- _QUESTIONS_
- 1) From the passage on Meta and the Metaverse, extract the part from "Meta wants as" up to and including "attract to extract.", word for word.
- 2) Answer these from the passage on Meta and the Metaverse:
(a) How does Meta primarily make money?
(b) What country is the writer's sister in while talking on the Portal?
(c) What headset sits behind the writer in the office?
=== DOCUMENT SEGMENT ===
We’re trying to help build a bunch of the fundamental technology and platforms that will go towards enabling this. There’s a bunch on the hardware side — there’s the VR goggles, there’s the AR glasses, the input EMG [electromyography] systems, things like that. Then there’s platforms around commerce and creators and of course, social platforms, but there will be different other companies that are building each of those things as well that will compete but also hopefully have some set of open standards where things can be interoperable.
I think the most important piece here is that the virtual goods and digital economy that’s going to get built out, that that can be interoperable. It’s not just about you build an app or an experience that can work across our headset or someone else’s, I think it’s really important that basically if you have your avatar and your digital clothes and your digital tools and the experiences around that — I think being able to take that to other experiences that other people build, whether it’s on a platform that we’re building or not, is going to be really foundational and will unlock a lot of value if that’s a thing that we can do.
The answer demonstrates an understanding that the Asset layer is now the most important, that companies will need to compete on experience to attract creators’ and developers’ efforts and users’ attention, and that interoperability will create a much bigger pie than walled gardens.
I think the logic goes something like this:
Interoperability and ownership increase the value of digital assets. An NFT of a pair of sneakers should be more valuable than a pair of sneakers you buy in Fortnite, because you can use the NFT sneakers in many more places and because they have resale value.
The more valuable the digital economy becomes, the more valuable advertising within digital worlds becomes. Businesses can afford to pay more to acquire a customer if they know they’re going to spend more. And Meta primarily makes money through ads.
Meta wants as many creators and developers building Metaverse products as possible, because more products mean more advertising opportunities and potentially small marketplace fees, so it can keep fees very low to encourage creation.
Unlike Facebook’s products today, it’s anticipating that Meta’s users, developers, and creators will be able to pick up and leave -- or “rage quit” -- more easily, and take all of their assets with them, if Meta shifts from attract to extract.
So it needs to create a model in which it takes a smaller piece of a larger pie in order to do what it does best: aggregate and monetize attention and commerce.
Importantly, Apple likely cannot create a similar model. Apple isn’t a big interoperability fan.
Apple is enemy number one. Zuck realizes that Meta won’t have as much power in the Metaverse relative to suppliers and users as it has in social media. Instead, it wants to make sure that it has more power relative to Apple and Google than it’s had in Web 2.0. Being the first Web 2.0 giant to lean into openness and interoperability in the Metaverse lets it set the rules and influence the playing field on which it will compete against its biggest foes.
Zuck is willing to spend a lot of money to make sure that he can set those rules, and Meta is building an impressive suite of hardware products to accelerate the Metaverse’s arrival.
Amazingly, after flopping on a phone, Facebook has become a very good hardware company.
As I type, my sister is talking to my son on the Portal. She’s in Ghana, he’s in Brooklyn and they’re talking like they’re together (well, she’s talking, he said “car” once). The camera tracks him as he calls around the room. She can even read him stories with interactive on-screen graphics. It’s really good.
I have an Oculus Quest II sitting behind me in my office. While the app ecosystem still needs to be built out, the experience is impressive. It really does feel immersive and magical from the moment you drop into your Home space.
=== SOURCE DATA ===
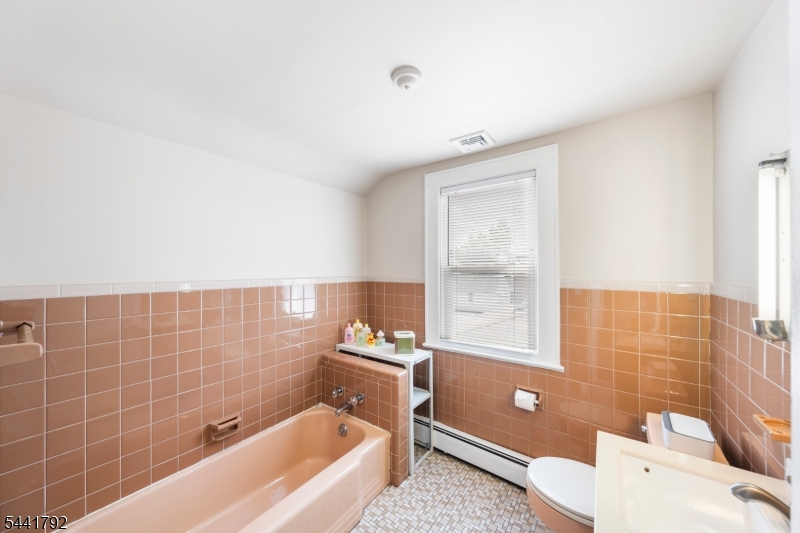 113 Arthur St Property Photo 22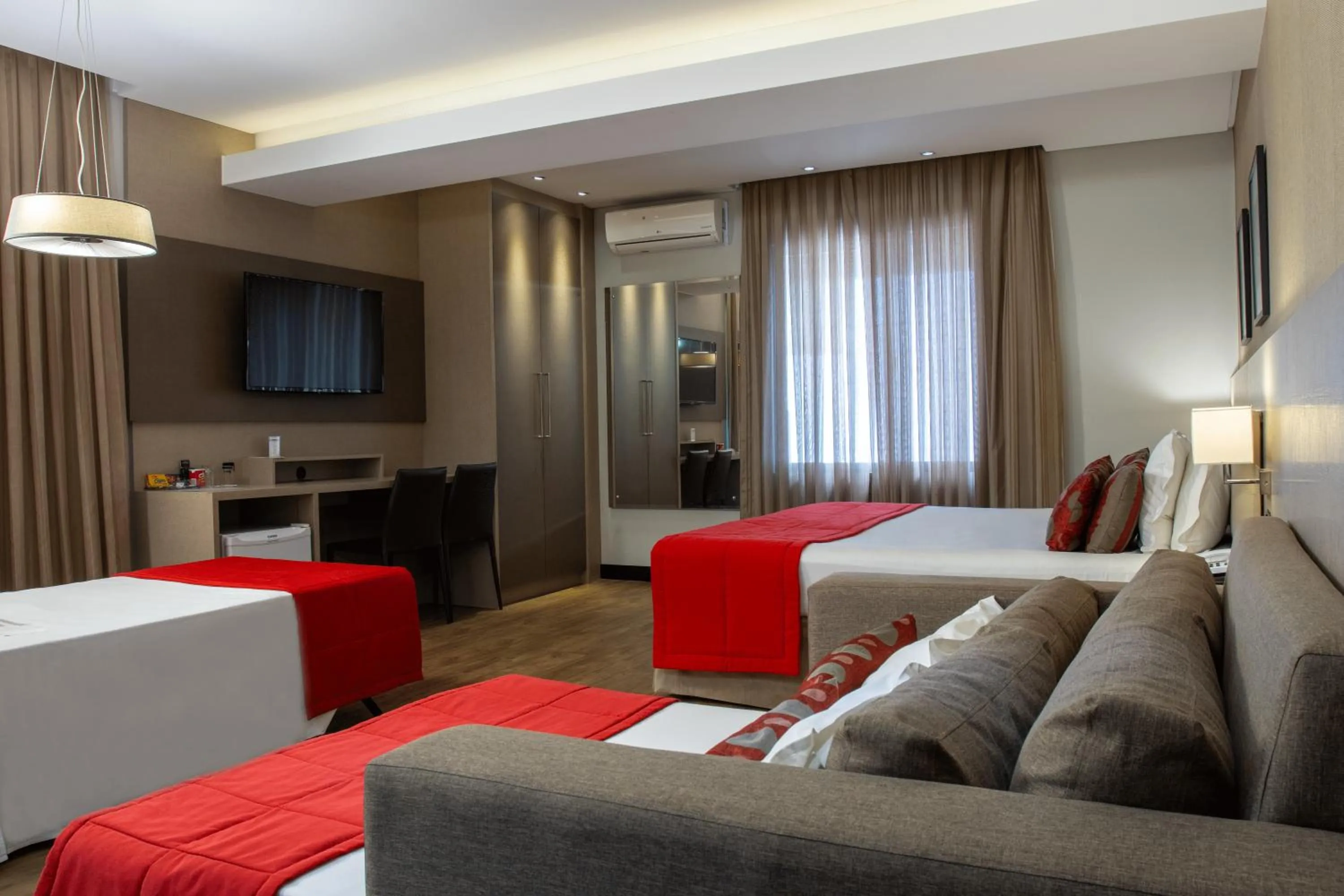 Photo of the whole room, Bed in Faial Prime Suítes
===
=== SOURCE DATA ===
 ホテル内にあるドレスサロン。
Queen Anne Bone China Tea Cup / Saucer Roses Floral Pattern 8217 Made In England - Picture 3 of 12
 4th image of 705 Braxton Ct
===
- _RESULTS_
- 1)
Meta wants as many creators and developers building Metaverse products as possible, because more products mean more advertising opportunities and potentially small marketplace fees, so it can keep fees very low to encourage creation.
Unlike Facebook’s products today, it’s anticipating that Meta’s users, developers, and creators will be able to pick up and leave -- or “rage quit” -- more easily, and take all of their assets with them, if Meta shifts from attract to extract.

- 2)
(a) Through ads.
(b) Ghana.
(c) An Oculus Quest II.